What is expected => Reply with each record repeated exactly.

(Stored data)

=== Section Start ===

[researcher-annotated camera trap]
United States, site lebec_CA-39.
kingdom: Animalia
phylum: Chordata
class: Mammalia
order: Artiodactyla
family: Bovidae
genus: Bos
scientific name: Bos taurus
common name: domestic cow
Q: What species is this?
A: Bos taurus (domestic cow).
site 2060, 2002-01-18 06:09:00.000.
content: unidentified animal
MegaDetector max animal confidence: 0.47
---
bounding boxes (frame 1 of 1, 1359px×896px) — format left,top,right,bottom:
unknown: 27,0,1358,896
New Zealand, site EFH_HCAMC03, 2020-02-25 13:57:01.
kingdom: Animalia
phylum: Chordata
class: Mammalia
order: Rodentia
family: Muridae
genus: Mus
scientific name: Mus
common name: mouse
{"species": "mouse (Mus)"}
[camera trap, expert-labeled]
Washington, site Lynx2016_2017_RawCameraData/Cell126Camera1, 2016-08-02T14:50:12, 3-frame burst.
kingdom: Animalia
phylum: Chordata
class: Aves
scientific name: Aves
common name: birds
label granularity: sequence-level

=== Section End ===

Answer box =>
[researcher-annotated camera trap]
United States, site lebec_CA-39.
kingdom: Animalia
phylum: Chordata
class: Mammalia
order: Artiodactyla
family: Bovidae
genus: Bos
scientific name: Bos taurus
common name: domestic cow
Q: What species is this?
A: Bos taurus (domestic cow).
site 2060, 2002-01-18 06:09:00.000.
content: unidentified animal
MegaDetector max animal confidence: 0.47
---
bounding boxes (frame 1 of 1, 1359px×896px) — format left,top,right,bottom:
unknown: 27,0,1358,896
New Zealand, site EFH_HCAMC03, 2020-02-25 13:57:01.
kingdom: Animalia
phylum: Chordata
class: Mammalia
order: Rodentia
family: Muridae
genus: Mus
scientific name: Mus
common name: mouse
{"species": "mouse (Mus)"}
[camera trap, expert-labeled]
Washington, site Lynx2016_2017_RawCameraData/Cell126Camera1, 2016-08-02T14:50:12, 3-frame burst.
kingdom: Animalia
phylum: Chordata
class: Aves
scientific name: Aves
common name: birds
label granularity: sequence-level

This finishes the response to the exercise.